Mieux vaut ça que trop tard, non ?

« Ce que vous voyez, c’est que les terroristes d’aujourd’hui portent presque toujours un passé solide avec eux. Ou qu’ils donnent des instructions avant d’agir. Ils apparaissent rarement, voire jamais, « de nulle part ». Encore une fois, regardez l’affaire Conings dans votre propre pays. Mais il est juste difficile de toujours faire la bonne estimation. Et les ressources sont limitées.

Quelle est l’attractivité de l’EI en 2022 ?

« L’EI n’a pas été vaincu. Par exemple, le groupe reprend du pouvoir en Syrie. L’attirance n’a donc pas disparu. Bien que la différence avec les années 2014, 2015, 2016 soit bien sûr grande. Aujourd’hui, plus aucun jeune radicalisé ne part en Syrie. Pour autant que l’on sache, il n’y a plus d’instructions pour les attaques. Mais les petites cellules en Europe n’en ont parfois pas besoin non plus. »

Un attentat en Norvège, c’est une surprise ?

« Non, pas vraiment. Il existe un certain nombre de groupes djihadistes en Norvège. Nous le savons depuis longtemps. Les pays voisins, la Suède et le Danemark, ont également fourni de nombreux combattants syriens à l’époque.

Thomas Renard, directeur du Centre international de lutte contre le terrorisme à La Haye.Statue Béa Uhart

Autre chose : le gouvernement belge a récemment de nouveau rapatrié des femmes et des enfants de l’EI. Une bonne décision ?

« Pour moi, c’est une décision difficile mais courageuse. Le moins mauvais choix. Quant aux enfants, là c’est clair : ce sont des victimes et ils doivent être aidés par la Belgique.»

C’est vrai, mais pas ces femmes.

« Non, mais même si vous regardez ce fichier uniquement du point de vue de la sécurité, les récupérer est le moins mauvais choix. Les Kurdes ne se concentrent plus sur la protection des djihadistes européens. Ils se préparent à une nouvelle offensive turque. Le risque d’évasion augmente. En attendant, l’influence de l’EI s’accroît rapidement dans les camps de secours.
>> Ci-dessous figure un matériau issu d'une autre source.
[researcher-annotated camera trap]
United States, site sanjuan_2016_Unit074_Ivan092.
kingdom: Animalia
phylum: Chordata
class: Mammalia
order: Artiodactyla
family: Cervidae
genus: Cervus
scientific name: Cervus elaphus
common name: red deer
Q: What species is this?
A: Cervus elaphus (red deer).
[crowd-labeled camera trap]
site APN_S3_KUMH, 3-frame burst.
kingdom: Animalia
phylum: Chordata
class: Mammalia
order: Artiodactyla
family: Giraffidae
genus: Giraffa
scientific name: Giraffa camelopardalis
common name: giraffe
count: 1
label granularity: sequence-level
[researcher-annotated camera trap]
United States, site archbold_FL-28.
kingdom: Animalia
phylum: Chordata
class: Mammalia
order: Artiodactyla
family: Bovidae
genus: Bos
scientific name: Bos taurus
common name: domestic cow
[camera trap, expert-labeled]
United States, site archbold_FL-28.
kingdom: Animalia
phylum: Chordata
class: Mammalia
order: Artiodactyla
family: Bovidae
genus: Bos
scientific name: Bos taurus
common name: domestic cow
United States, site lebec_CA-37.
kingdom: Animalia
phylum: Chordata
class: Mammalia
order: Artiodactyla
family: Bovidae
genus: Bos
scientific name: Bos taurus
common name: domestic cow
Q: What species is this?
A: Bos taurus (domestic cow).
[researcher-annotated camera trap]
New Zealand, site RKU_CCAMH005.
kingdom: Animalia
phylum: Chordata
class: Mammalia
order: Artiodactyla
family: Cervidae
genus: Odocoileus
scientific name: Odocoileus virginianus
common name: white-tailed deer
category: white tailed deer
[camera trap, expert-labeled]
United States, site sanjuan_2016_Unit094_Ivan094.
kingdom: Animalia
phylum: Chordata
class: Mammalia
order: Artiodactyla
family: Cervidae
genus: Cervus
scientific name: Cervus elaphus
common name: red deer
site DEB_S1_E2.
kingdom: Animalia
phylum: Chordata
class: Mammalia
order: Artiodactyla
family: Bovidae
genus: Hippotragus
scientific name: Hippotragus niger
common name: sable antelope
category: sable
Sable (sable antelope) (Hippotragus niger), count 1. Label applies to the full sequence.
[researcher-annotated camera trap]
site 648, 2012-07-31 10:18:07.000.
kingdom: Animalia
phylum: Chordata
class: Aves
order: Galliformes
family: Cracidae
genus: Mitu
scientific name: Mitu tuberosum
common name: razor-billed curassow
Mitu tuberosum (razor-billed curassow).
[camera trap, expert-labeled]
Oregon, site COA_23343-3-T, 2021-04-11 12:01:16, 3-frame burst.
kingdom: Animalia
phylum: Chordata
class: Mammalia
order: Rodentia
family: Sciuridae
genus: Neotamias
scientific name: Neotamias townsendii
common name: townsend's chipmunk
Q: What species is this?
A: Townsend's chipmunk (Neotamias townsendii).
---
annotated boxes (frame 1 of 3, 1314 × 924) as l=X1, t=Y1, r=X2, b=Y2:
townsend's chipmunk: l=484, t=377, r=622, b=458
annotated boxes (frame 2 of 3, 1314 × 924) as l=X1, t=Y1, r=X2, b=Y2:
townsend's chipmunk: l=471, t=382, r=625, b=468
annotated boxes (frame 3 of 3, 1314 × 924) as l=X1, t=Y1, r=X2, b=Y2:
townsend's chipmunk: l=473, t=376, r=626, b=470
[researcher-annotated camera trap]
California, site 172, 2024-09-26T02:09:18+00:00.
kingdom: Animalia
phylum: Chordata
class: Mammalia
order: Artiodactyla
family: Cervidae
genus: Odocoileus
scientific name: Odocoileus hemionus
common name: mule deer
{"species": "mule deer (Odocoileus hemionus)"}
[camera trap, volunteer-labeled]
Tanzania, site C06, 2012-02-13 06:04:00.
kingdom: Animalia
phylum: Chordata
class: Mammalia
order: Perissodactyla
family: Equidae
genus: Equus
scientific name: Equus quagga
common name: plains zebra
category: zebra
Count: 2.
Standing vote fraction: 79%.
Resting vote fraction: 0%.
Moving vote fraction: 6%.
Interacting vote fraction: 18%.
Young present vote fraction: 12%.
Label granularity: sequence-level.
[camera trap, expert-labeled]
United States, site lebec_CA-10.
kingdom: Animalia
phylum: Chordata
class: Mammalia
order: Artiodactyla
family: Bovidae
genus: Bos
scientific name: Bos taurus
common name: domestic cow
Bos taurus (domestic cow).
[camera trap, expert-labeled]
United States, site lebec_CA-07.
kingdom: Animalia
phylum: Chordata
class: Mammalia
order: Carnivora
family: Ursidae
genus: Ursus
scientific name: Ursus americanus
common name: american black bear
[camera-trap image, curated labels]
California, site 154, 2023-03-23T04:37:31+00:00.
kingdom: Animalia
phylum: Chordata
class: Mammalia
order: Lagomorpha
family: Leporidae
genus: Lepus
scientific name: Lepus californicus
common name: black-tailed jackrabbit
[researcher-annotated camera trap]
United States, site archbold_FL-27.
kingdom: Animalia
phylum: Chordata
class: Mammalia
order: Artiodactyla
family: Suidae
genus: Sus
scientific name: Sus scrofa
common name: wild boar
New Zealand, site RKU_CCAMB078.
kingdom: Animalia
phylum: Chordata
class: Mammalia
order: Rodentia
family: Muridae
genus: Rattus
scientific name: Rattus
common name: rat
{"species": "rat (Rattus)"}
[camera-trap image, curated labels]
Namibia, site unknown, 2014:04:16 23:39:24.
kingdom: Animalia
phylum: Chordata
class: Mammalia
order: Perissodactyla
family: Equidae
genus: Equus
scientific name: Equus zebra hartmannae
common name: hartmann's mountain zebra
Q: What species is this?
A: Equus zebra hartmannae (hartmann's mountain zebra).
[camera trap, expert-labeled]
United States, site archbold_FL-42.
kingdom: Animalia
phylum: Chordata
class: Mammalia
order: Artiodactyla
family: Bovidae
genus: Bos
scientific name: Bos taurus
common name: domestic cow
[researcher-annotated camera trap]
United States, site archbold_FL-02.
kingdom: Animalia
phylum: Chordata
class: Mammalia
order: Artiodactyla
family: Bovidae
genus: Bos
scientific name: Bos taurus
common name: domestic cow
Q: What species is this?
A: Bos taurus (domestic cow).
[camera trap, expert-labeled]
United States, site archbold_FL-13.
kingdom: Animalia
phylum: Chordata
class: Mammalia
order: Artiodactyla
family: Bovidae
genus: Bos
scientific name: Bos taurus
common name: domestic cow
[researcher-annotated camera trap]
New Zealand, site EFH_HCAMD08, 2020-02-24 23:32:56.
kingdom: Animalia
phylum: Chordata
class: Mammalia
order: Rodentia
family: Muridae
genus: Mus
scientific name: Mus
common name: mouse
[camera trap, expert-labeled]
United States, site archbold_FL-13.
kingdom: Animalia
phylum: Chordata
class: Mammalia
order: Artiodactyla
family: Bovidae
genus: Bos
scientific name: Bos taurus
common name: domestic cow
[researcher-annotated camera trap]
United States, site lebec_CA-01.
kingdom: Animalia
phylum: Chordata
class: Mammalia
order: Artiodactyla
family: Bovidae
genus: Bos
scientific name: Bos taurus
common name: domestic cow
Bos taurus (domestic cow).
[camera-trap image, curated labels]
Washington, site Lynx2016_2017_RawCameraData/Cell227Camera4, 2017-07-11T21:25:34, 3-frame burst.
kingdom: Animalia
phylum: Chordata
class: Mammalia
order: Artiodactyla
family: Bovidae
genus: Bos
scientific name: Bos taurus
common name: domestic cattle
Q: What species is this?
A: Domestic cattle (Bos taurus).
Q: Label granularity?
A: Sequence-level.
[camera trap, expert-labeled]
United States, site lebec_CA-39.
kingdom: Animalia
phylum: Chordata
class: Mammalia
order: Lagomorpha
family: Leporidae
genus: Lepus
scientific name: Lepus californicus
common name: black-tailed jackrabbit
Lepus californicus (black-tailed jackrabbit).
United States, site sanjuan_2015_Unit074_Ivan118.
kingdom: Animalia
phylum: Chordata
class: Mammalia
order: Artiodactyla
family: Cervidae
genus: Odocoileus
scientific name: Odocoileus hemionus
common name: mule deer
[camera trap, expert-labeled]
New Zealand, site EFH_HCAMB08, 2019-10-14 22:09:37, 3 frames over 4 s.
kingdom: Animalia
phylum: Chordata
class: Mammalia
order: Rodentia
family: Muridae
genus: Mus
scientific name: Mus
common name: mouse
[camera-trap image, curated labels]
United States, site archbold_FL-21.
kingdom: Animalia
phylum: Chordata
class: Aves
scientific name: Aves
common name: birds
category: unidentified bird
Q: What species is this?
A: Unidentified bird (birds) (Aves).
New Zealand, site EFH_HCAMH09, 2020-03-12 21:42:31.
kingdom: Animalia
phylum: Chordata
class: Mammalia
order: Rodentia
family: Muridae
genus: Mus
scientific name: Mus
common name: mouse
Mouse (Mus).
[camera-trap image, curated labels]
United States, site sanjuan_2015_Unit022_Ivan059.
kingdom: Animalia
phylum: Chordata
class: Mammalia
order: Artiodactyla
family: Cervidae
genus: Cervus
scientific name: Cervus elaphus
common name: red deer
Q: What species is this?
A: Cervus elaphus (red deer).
Cela semble en effet inquiétant.

« C’est justement pour ça qu’il vaut mieux ramener les femmes, les juger ici et essayer ensuite de les déradicaliser en prison. Au moins, vous êtes toujours en contrôle. Il en va de même pour les combattants masculins de l’EI de Belgique, mais politiquement, c’est hypersensible. Personne ne veut commencer par ça. Ce serait quand même mieux. »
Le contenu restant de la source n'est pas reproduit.